God had foreknowledge of all who would believe. The Gentiles received Jesus as Savior gladly. They had been thought of as heathen before, not even being offered the God of the universe.
Acts 13:49 “And the word of the Lord was published throughout all the region.”
Have you ever seen a new Christian talking about their Lord? There is no way you can hush them up. (Verse 49), is perhaps the most understated Scripture. I am sure it went like wildfire and soon everyone knew of Jesus.
Acts 13:50 “But the Jews stirred up the devout and honorable women, and the chief men of the city, and raised persecution against Paul and Barnabas, and expelled them out of their coasts.”
We see here, that jealousy of this great move of God has caused a stir among the religious people of the day. These Jews wanted to be rid of Paul and Barnabas and ran them out of town.
Acts 13:51 “But they shook off the dust of their feet against them, and came unto Iconium.”
“Shook off the dust of their feet”: The Jew’s antagonism toward Gentiles extended to their unwillingness to even bring Gentile dust into Israel. The symbolism of Paul and Barnabas’ act is clear that they considered the Jews at Antioch no better than heathen. There could have been no stronger condemnation.
This verse helps to demonstrate the important principle that just because the apostles did something in the Book of Acts does not make it normative, to be performed by Christians today. More importantly we must listen to the teachings of the apostles in the Epistles.
When the teachings differ from the experiences of Acts, we must follow the teachings. When they agree, we must perform them. We cannot safely apply Acts apart from a knowledge of the epistles.
Paul obtained this symbolic gesture of shaking dust off his feet from the Twelve (Matt. 10:14). So, should preachers do it today? Was Paul required to do it? Paul thought not, for on the next occasion he shakes out his clothing (18:6).
To shake the dust of the feet off is like speaking a terrible punishment on them from God. In other words, Paul and Barnabas are saying, I won’t have any more to do with these Jewish people here, they are evil, let God take care of them. This Iconium was Asia.
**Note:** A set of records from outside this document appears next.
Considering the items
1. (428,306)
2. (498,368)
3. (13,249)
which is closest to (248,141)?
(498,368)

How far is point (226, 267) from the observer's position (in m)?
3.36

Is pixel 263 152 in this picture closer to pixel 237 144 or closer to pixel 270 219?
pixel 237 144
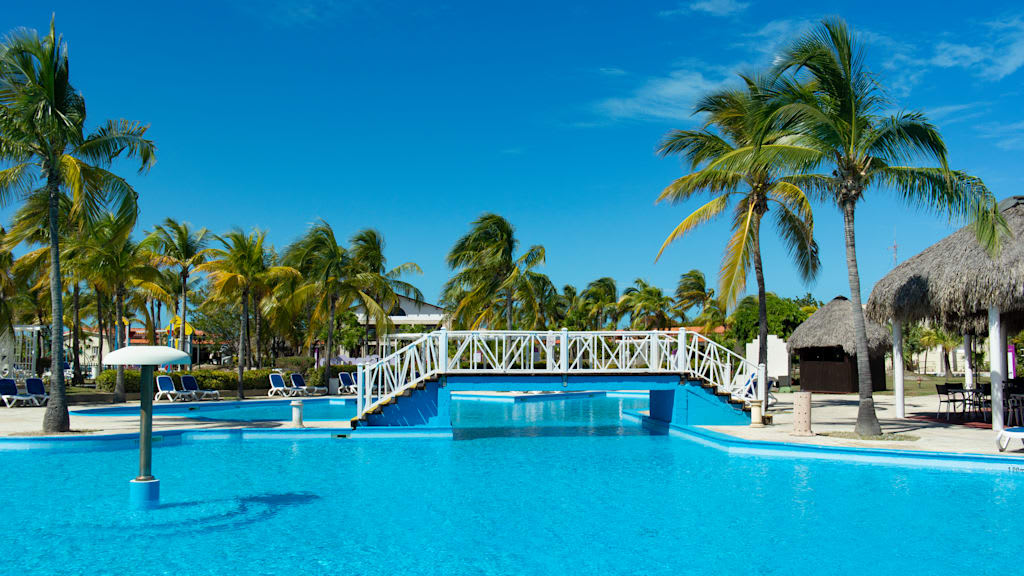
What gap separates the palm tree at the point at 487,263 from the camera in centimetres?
2422

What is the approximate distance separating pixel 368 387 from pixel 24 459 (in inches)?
230

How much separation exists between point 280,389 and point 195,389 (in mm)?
3014

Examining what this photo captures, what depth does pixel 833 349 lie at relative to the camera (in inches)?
1152

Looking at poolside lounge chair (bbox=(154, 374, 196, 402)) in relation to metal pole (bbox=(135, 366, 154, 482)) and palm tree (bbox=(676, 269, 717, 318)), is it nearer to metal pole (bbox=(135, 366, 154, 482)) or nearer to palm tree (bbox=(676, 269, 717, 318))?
metal pole (bbox=(135, 366, 154, 482))

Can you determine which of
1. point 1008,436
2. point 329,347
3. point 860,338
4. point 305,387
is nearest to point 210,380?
point 305,387

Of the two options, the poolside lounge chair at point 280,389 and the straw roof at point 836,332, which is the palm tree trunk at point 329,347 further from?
the straw roof at point 836,332

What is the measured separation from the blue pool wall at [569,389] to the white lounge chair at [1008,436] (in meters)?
5.08

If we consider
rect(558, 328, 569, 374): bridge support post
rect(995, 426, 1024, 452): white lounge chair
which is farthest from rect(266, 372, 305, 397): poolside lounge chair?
rect(995, 426, 1024, 452): white lounge chair

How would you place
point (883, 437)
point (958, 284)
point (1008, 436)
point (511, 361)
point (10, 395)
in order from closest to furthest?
point (1008, 436) → point (883, 437) → point (958, 284) → point (511, 361) → point (10, 395)

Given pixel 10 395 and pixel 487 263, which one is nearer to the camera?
pixel 10 395

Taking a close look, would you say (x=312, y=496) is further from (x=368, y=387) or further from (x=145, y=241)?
(x=145, y=241)

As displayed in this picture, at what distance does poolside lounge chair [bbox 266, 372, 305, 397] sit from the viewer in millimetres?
24734

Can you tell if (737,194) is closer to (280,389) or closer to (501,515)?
(501,515)

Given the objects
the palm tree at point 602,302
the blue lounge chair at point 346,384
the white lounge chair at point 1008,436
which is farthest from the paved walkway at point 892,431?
the palm tree at point 602,302
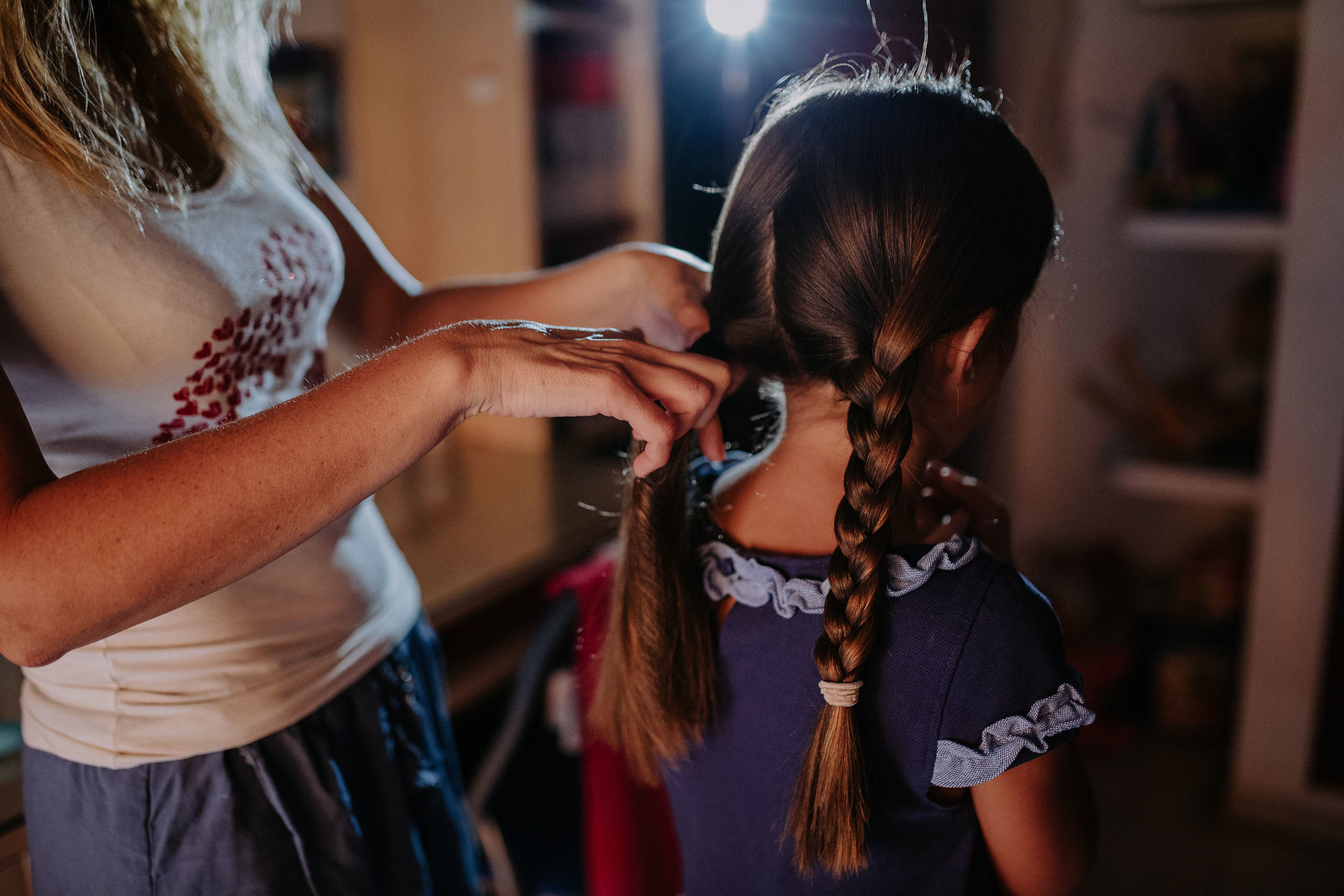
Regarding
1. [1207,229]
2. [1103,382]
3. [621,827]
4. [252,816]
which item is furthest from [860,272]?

Many believe Paul visited here three or more times.
Acts 13:52 “And the disciples were filled with joy, and with the Holy Ghost.”
“Filled … with the Holy Ghost” (see notes on 2:4; Eph. 5:18).
It seems whenever the disciples had a bad time somewhere, God poured out the Holy Ghost on them all over again and they were filled with joy.
Acts Chapter 13 Second Continued Questions
1. What is meant by David seeing corruption?
2. On what day does the body begin to decay after burial?
3. Verse 37 says, who raised Jesus?
4. Who was Paul speaking to in verse 38?
5. Through whom was salvation preached?
6. Who are justified in Jesus?
7. Could the law of Moses justify you?
8. What does justified mean?
9. What was the law to us, really?
10. What was the difference in what the shed blood of Jesus Christ could do for us and the shed blood of the sacrificial animals?
11. Verse 41 says, that those who wonder and yet do not believe, _____.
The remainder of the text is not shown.